Could anybody explain why statement 3 works?
char abc[30];
1. strcpy(&(abc[0], "Hello");
2. strcpy(abc ,"Hello");
3. strcpy(&abc ,"Hello");

k*f2007-10-26 07:10

2 楼

works不等于正确，
会有后遗症的

【在 i**p 的大作中提到】

: Could anybody explain why statement 3 works?
: char abc[30];
: 1. strcpy(&(abc[0], "Hello");
: 2. strcpy(abc ,"Hello");
: 3. strcpy(&abc ,"Hello");

t*t2007-10-26 07:10

3 楼

http://c-faq.com/aryptr/aryvsadr.html

【在 i**p 的大作中提到】

: Could anybody explain why statement 3 works?
: char abc[30];
: 1. strcpy(&(abc[0], "Hello");
: 2. strcpy(abc ,"Hello");
: 3. strcpy(&abc ,"Hello");

i*p2007-10-26 07:10

4 楼

So based on the explaniation in this web page, I have following:
char abc[30];
abc reference to a has type ``pointer to char,'' and &abc is ``pointer to
array of 10 chars.''
we should use &abc for a string, but mostly we use abc.
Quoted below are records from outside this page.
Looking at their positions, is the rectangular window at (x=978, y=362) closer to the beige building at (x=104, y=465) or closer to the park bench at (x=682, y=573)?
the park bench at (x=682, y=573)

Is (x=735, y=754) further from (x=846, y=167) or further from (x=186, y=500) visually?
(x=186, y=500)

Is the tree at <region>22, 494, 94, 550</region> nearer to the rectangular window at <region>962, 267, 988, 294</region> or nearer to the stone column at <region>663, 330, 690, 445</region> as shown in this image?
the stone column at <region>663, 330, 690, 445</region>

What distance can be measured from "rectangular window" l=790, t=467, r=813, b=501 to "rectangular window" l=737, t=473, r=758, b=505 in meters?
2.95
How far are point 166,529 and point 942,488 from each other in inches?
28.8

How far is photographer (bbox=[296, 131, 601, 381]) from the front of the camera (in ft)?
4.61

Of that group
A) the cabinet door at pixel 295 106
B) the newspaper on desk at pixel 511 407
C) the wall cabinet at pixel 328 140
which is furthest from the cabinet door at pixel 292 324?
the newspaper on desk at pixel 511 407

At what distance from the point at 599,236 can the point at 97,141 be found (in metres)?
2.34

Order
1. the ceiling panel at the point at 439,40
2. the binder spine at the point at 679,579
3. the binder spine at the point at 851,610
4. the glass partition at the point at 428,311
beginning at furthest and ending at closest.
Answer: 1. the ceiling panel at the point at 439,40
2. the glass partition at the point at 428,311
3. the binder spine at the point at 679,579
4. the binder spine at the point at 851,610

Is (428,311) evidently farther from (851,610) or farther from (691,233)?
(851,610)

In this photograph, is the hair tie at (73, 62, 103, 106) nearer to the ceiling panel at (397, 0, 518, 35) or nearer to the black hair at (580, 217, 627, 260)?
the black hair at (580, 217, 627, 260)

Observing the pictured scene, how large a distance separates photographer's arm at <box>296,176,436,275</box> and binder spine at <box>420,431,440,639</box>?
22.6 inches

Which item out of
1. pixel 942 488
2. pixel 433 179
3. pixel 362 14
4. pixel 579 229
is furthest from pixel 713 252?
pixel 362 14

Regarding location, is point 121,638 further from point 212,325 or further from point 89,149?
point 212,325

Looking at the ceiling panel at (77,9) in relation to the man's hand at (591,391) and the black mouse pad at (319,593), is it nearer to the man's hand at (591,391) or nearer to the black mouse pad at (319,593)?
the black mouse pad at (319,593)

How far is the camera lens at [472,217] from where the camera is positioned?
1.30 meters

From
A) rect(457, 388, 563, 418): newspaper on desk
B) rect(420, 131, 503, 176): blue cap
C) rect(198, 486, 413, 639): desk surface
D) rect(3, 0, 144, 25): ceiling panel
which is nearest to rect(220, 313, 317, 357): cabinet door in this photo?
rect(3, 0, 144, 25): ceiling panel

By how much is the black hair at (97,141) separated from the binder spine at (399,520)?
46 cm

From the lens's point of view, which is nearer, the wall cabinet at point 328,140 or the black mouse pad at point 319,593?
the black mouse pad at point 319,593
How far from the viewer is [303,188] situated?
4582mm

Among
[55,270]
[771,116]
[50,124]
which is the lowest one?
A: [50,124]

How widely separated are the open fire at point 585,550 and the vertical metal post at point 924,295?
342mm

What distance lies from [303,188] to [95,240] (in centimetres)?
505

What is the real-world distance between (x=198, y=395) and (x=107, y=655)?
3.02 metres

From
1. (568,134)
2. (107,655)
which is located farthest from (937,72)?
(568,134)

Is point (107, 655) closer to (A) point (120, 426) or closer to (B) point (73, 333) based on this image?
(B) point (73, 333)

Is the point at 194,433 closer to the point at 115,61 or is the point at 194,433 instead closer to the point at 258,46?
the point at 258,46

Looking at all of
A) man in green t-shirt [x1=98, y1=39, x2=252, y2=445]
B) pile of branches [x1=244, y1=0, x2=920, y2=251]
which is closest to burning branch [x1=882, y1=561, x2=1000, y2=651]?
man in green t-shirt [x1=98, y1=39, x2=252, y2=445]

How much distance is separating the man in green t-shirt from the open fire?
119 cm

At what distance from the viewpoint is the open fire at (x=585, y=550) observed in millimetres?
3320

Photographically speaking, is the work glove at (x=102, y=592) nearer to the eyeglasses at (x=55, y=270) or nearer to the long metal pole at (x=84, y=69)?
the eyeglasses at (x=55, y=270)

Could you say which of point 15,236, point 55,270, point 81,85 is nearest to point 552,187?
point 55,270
Please comment.

【在 t****t 的大作中提到】

: http://c-faq.com/aryptr/aryvsadr.html

b*a2007-10-26 07:10

5 楼

actually &abc and abc point to the same address.
the different is when you set
char (*p1)[30]=&abc;
p1+=1;
char* p2=abc;
p2+=1;
p1+1 and p2+1 will point to different address,
say p2=p1=0x000010, p1+1 will make p1 point to 0x00010+ 1E*sizeof(char);
p2+1 will point to 0x00010+1*sizeof(char)

【在 i**p 的大作中提到】

: So based on the explaniation in this web page, I have following:
: char abc[30];
: abc reference to a has type ``pointer to char,'' and &abc is ``pointer to
: array of 10 chars.''
: we should use &abc for a string, but mostly we use abc. Please comment.

t*t2007-10-26 07:10

6 楼

comment: you are wrong, and please read the whole chapter of FAQ.

【在 i**p 的大作中提到】

k*f2007-10-26 07:10

7 楼

哈哈，你太nice了。

【在 t****t 的大作中提到】

: comment: you are wrong, and please read the whole chapter of FAQ.

t*t2007-10-26 07:10

8 楼

that... really depends on the type of p1 and p2. if p1 and p2 are of the
same type,
your p1+1 and p2+1 will be the same anyway. if you say (&abc)+1 and abc+1
are different, that makes more sense.

【在 b******a 的大作中提到】

: actually &abc and abc point to the same address.
: the different is when you set
: char (*p1)[30]=&abc;
: p1+=1;
: char* p2=abc;
: p2+=1;
: p1+1 and p2+1 will point to different address,
: say p2=p1=0x000010, p1+1 will make p1 point to 0x00010+ 1E*sizeof(char);
: p2+1 will point to 0x00010+1*sizeof(char)

b*a2007-10-26 07:10

9 楼

哈哈。又被你老给找出毛病来了。

【在 t****t 的大作中提到】

: that... really depends on the type of p1 and p2. if p1 and p2 are of the
: same type,
: your p1+1 and p2+1 will be the same anyway. if you say (&abc)+1 and abc+1
: are different, that makes more sense.